Problems to work on.
[1] Decide whether each statement agrees with the J.Crew article below. Answer yes or no for each, and quote the words from the article that settle it.
(a) J.Crew sent the pictorial to subscribers in an email newsletter.
(b) Dr. Keith Ablow's comments about the ad appeared on the Culture and Media Institute's website.
(c) The pictorial could be seen only in the newsletter.
[2] List every company or media organization that the J.Crew article below names.
[3] According to the J.Crew article below, what headline did Erin R. Brown's opinion piece carry?

Document text.
— START —
J.Crew President Paints Son's Toenails Pink, Chaos Ensues

J. CrewNotice anything "odd" about this screen grab from JCrew.com?

FOX News sure did.

J.Crew sent this pictorial out in an email newsletter to subscribers last week. It can also be seen on the website itself. And FOX had a freak-out about it. A story on the FOX News website about the ad reads:

“This is a dramatic example of the way that our culture is being encouraged to abandon all trappings of gender identity,” psychiatrist Dr. Keith Ablow wrote in a FoxNews.com Health column about the ad.

The article also quotes an opinion piece posted on the Culture and Media Institute's website by Erin R. Brown, with a headline that trumpets "J.Crew Pushes Transgendered Child Propaganda."

Oh come now.

So the kid's favorite color is pink and he likes to have his toenails painted?

Big whoop.
— END —
Information provided.
— START —
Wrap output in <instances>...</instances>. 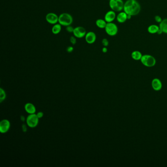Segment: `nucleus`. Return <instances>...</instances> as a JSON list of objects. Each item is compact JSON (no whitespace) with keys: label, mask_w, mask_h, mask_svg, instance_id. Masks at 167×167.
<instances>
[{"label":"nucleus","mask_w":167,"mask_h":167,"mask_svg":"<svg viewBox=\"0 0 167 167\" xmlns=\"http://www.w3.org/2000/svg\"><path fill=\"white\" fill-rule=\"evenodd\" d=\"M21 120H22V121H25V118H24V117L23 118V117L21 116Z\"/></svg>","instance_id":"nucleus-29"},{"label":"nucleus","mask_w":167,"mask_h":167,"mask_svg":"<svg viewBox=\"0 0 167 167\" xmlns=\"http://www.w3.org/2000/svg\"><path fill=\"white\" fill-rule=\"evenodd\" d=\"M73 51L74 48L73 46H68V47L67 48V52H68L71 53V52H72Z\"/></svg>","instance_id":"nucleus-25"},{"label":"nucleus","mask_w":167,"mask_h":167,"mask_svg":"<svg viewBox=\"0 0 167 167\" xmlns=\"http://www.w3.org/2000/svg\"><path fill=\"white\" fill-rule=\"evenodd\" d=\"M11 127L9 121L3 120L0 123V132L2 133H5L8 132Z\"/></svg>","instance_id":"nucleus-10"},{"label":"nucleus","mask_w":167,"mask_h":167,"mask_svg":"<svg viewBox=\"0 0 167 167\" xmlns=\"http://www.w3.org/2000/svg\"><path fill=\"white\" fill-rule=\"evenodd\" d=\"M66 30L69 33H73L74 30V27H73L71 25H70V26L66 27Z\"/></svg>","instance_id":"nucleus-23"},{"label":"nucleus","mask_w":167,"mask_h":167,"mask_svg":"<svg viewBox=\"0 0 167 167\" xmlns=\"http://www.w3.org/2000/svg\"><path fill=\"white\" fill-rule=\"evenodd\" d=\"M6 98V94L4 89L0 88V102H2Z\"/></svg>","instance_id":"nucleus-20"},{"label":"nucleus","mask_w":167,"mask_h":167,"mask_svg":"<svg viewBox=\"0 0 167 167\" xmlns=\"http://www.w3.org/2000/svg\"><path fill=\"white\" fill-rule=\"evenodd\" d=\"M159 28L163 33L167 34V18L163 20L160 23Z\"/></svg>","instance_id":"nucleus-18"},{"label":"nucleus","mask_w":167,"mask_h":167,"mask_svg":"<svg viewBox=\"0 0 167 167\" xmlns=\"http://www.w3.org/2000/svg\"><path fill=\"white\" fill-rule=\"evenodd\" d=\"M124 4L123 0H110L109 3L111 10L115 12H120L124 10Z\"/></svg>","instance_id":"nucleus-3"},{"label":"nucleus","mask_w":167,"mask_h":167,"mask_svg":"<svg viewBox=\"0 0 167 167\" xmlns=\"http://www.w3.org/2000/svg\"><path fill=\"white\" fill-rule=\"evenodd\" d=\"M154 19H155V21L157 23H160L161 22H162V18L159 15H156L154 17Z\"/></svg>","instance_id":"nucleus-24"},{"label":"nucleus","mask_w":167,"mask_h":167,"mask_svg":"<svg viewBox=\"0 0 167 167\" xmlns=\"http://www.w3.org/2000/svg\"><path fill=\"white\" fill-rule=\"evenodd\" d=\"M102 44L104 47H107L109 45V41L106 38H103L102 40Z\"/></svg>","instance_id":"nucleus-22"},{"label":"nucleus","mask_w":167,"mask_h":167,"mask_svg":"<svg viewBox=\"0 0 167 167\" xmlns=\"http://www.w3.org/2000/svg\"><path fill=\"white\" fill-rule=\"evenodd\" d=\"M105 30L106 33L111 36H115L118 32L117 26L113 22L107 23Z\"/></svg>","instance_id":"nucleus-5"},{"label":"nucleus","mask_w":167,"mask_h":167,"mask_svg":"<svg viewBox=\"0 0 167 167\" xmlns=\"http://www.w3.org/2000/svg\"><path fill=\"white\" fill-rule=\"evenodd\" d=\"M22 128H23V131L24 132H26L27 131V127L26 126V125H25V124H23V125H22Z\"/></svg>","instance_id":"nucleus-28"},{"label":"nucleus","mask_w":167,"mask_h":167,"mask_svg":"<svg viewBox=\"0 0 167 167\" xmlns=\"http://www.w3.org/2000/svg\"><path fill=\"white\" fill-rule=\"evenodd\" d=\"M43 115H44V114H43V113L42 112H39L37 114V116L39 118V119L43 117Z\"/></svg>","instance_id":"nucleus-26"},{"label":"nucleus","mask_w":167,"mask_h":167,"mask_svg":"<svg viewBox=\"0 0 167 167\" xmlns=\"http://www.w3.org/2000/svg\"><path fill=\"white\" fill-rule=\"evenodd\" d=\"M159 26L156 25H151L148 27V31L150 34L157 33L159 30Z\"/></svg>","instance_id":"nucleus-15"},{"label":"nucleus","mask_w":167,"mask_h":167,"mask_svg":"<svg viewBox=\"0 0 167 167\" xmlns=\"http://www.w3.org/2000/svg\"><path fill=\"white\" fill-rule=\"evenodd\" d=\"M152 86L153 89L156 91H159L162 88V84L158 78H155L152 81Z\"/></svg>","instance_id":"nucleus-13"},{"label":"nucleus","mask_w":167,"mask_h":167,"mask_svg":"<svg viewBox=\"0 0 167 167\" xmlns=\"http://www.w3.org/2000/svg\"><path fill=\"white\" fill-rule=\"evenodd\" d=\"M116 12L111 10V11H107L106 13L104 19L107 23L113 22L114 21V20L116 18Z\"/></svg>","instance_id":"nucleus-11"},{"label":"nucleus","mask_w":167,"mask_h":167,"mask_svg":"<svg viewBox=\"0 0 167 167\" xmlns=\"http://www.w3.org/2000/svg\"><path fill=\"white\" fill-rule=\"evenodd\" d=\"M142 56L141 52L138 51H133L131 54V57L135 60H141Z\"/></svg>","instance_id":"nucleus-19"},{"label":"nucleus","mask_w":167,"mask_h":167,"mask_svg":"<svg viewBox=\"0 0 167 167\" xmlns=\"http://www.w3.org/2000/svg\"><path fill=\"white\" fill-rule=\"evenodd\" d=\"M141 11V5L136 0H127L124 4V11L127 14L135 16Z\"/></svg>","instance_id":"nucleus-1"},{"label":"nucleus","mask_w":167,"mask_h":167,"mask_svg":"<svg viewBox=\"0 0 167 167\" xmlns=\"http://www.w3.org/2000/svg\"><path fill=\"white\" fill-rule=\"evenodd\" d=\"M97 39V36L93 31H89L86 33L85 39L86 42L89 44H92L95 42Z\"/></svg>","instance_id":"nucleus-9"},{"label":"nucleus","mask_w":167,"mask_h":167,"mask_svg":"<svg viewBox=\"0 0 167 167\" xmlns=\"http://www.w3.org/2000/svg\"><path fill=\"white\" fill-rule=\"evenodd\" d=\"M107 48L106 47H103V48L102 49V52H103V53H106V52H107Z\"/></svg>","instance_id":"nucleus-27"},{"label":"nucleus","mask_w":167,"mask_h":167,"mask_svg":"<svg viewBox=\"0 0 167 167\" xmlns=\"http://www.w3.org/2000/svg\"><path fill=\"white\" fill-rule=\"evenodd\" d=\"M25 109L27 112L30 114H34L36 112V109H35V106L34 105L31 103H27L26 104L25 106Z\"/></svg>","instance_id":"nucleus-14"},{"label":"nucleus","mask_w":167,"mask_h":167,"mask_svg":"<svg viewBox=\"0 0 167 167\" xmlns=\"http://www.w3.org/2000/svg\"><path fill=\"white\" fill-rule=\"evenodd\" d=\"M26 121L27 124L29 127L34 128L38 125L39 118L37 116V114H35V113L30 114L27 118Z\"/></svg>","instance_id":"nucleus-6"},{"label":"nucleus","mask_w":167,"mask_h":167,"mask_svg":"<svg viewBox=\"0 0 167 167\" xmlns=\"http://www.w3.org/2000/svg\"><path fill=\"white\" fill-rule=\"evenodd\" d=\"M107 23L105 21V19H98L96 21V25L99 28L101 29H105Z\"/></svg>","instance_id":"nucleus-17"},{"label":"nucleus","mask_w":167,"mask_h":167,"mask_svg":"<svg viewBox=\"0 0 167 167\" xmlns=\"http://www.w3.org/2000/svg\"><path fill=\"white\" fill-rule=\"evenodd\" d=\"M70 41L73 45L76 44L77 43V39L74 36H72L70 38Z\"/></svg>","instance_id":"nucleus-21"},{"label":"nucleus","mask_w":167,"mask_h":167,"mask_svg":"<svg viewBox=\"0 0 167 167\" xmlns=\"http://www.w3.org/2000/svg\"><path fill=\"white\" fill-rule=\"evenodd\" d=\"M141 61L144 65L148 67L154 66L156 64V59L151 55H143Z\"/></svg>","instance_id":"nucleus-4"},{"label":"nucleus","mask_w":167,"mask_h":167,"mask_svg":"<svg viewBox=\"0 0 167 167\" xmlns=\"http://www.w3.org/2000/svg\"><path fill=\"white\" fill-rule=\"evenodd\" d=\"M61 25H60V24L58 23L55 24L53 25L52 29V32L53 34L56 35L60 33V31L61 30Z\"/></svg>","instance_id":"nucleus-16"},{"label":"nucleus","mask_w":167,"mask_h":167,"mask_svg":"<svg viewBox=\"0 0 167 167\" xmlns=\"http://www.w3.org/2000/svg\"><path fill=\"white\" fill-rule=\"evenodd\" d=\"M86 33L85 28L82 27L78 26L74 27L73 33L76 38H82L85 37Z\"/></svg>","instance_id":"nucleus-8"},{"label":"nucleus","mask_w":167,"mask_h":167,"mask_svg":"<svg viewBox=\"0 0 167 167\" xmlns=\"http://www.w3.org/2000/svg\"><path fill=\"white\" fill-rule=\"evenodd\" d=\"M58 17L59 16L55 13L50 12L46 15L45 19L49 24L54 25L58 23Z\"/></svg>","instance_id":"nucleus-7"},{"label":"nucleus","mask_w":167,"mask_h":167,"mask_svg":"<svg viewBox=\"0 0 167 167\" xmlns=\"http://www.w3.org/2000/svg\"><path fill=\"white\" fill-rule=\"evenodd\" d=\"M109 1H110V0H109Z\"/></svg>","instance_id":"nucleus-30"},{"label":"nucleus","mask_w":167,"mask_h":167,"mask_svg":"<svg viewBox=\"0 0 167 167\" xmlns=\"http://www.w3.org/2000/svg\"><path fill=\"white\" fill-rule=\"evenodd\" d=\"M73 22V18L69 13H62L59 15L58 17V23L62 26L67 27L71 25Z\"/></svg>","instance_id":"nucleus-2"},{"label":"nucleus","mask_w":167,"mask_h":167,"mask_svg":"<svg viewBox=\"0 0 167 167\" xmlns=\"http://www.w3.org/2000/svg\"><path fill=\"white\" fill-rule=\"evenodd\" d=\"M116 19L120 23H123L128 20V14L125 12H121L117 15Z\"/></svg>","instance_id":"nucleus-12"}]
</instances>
— END —
In response.
[1]
(a) Yes: "J.Crew sent this pictorial out in an email newsletter to subscribers last week."
(b) No: "psychiatrist Dr. Keith Ablow wrote in a FoxNews.com Health column about the ad."
(c) No: "It can also be seen on the website itself."

[2] J.Crew, FOX News, Culture and Media Institute

[3] "J.Crew Pushes Transgendered Child Propaganda."